OAK: The Frame of Civilization

By William Bryant Logan

Reviewed by Lynn N. Duke

 

 

 

After last year’s hurricanes, Central Floridians might consider many of the remaining oak trees a menace, wondering when they, too, might come crashing down.

 

But after reading a few pages of William Bryant Logan’s “OAK: The Frame of Civilization,” it’s easier to forget about last year’s destruction, and get caught up in the amazing role this mighty species has played in the development of civilization.

 

From the origin of surnames and classic turns of phrase, to the ink Da Vinci, Bach and Jefferson used to shape their worlds, as well as the massive beams that made it possible to build ocean-going ships, oak trees were a dominant source of inspiration and sustenance for people in the Northern Hemisphere until less than 150 years ago.

 

Logan, an arborist and award-winning nature writer, is clearly enthralled by the oak’s humble, yet majetic presence:

 

 “The oak’s distinction is its insistence and its flexibility. The tree helps and is helped in return. It specializes in not specializing….No tree has been more helpful to human beings than the oak.”

 

But it is the oak’s munificence through which Logan establishes it as a shepherd of civilization:

 

“Human beings learned from the woods around them. The more people used oak, the more they found it could do….The material necessities of human life can all be made from an oak tree.”

 

After the Ice Age, it was no coincidence that oak forests in the Northern Hemisphere could be found along the same geographic contours where human civilization developed.
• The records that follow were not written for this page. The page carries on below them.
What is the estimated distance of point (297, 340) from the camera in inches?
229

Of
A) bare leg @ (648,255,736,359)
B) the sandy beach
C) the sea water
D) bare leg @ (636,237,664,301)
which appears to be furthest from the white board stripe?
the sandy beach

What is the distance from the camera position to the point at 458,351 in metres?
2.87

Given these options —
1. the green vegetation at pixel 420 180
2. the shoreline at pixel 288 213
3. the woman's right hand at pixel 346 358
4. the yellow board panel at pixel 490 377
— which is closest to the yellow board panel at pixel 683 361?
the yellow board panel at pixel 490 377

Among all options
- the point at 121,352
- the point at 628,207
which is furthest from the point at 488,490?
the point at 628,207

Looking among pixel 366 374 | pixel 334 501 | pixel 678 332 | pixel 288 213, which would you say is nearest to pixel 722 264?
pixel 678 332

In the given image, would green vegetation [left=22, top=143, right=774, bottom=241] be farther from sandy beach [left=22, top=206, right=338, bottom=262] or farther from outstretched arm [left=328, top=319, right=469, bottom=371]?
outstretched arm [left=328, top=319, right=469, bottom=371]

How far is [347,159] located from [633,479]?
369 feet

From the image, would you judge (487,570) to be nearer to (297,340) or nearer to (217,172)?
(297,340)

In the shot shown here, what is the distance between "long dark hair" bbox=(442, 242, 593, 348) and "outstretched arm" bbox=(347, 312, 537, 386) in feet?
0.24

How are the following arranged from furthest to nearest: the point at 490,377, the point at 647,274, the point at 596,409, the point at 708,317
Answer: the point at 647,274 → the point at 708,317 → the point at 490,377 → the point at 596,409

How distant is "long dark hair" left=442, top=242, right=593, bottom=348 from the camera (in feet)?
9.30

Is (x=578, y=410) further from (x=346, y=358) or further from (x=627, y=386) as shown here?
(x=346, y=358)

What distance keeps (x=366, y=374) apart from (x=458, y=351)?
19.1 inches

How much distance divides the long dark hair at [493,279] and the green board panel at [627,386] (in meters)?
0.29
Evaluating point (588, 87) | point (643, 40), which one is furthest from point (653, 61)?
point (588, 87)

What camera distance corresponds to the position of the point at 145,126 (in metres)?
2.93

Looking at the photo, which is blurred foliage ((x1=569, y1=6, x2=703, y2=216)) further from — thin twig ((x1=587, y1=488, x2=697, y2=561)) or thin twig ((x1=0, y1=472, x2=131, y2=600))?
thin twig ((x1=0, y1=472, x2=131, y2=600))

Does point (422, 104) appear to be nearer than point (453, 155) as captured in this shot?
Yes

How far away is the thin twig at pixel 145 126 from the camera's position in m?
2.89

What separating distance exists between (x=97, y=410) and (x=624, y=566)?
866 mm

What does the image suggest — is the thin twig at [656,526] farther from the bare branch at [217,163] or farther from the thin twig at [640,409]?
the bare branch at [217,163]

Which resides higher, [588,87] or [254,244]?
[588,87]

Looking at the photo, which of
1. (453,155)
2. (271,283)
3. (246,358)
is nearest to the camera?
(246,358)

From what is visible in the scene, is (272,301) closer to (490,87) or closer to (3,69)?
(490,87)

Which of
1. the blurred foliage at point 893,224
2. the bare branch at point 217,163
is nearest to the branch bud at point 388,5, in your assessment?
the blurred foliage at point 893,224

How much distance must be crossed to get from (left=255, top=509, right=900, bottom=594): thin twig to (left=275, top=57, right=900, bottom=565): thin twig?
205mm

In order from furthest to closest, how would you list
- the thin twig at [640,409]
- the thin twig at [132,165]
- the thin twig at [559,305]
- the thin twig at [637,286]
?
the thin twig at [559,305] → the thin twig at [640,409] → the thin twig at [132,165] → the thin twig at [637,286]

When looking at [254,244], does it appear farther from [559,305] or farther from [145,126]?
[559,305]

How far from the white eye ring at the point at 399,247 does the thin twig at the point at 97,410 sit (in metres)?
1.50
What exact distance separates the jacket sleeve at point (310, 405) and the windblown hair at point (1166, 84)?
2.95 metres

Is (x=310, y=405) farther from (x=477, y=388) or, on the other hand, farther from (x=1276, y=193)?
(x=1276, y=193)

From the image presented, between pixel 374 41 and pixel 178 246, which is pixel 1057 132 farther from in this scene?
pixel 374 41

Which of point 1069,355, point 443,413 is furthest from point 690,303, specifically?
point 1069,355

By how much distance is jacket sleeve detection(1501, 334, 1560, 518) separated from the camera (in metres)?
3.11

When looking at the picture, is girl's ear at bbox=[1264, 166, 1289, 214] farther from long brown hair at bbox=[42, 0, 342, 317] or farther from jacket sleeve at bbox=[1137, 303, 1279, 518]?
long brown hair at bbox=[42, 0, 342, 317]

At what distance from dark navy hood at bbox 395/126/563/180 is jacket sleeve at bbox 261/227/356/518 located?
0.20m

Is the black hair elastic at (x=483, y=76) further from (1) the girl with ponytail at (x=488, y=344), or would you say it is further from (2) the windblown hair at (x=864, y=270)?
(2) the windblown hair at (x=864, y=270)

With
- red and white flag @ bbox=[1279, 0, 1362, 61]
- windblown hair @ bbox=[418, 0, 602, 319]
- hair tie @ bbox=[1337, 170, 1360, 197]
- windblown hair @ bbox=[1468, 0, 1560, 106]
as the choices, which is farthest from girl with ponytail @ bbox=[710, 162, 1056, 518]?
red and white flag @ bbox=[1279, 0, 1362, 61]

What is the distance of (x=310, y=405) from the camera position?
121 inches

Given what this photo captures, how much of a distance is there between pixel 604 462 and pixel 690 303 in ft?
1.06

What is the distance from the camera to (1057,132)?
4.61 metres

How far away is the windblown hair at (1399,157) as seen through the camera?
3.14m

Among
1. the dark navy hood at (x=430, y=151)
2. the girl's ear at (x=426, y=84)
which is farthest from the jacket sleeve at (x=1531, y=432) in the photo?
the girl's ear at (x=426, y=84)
For almost 3,000 years, according to Logan, people depended on acorns as their primary food source, which at that time were easier to harvest than wheat or barley, and perhaps even more nutritious.

  

With a major food supply readily at hand, people began exploring other aspects of the world around them. Oak forests became the super Wal-Mart of their times:

 

“Up until our times, a forest was not a wilderness. From it might be harvested timber, firewood, tanbark, charcoal, fence and hurdle poles, splints for wattle, grass to pasture sheep or cattle, acorns to fatten hogs, honey from beehives, ink from oak galls.”

 

The oak forests also helped people develop a variety of crafts and trades – cooper, collier, tanner, forester, carpenter, ironworker – many of which have either survived or fostered successors.

 

Logan is an impassioned scholar who helps readers understand the relevance of oak from Stone Henge to the War of 1812, and seemingly everything in between. 

 

Like any good history lesson, Logan includes some interesting tidbits for the small-talk file.

 

Druid – the order of Celtic priests who appear throughout Irish, Welsh and Christian legends as magicians and wizards – is derived from Dru-Wid, or “oak knowledge”

 

The USS Constitution, “Old Ironsides,” got its name from the thickness of its oak planking and ribs, which put 22-inches between the crew and the enemy’s cannon, while the hulls of British and French ships afforded only 14 inches of protection. Designers commissioned to build the fledgling U.S. Navy had at their disposal a continent full of a wide variety of the best oak, allowing them to build for both speed and endurance. Meanwhile, the British and French were beginning to run out of prime lumber after centuries of use on an every-increasing scale.

 

Logan pegs the end of the Age of Oak to April 1862, when the first ironclad battleships debuted in the Civil War. Although reliance on the tree had been declining for decades, the battle between the CSS Virginia and the USS Monitor made sailing ships obsolete.

 

Tall-masted ships may never regain their preeminence on the seas, oak trees are having a renaissance in certain areas. Across upstate New York, where hundreds of farms died out during the latter half of the 20th Century, the forests have reclaimed pastureland. Most of the new timber is oak, and the area has become one of the world’s leading sources of hardwood.

 

“OAK: The Frame of Civilization” has a broad appeal, ranging across history, shipbuilding, engineering, forestry and anthropology. But it’s a comforting tale as well for those of us with their mighty limbs still dangling over our roofs.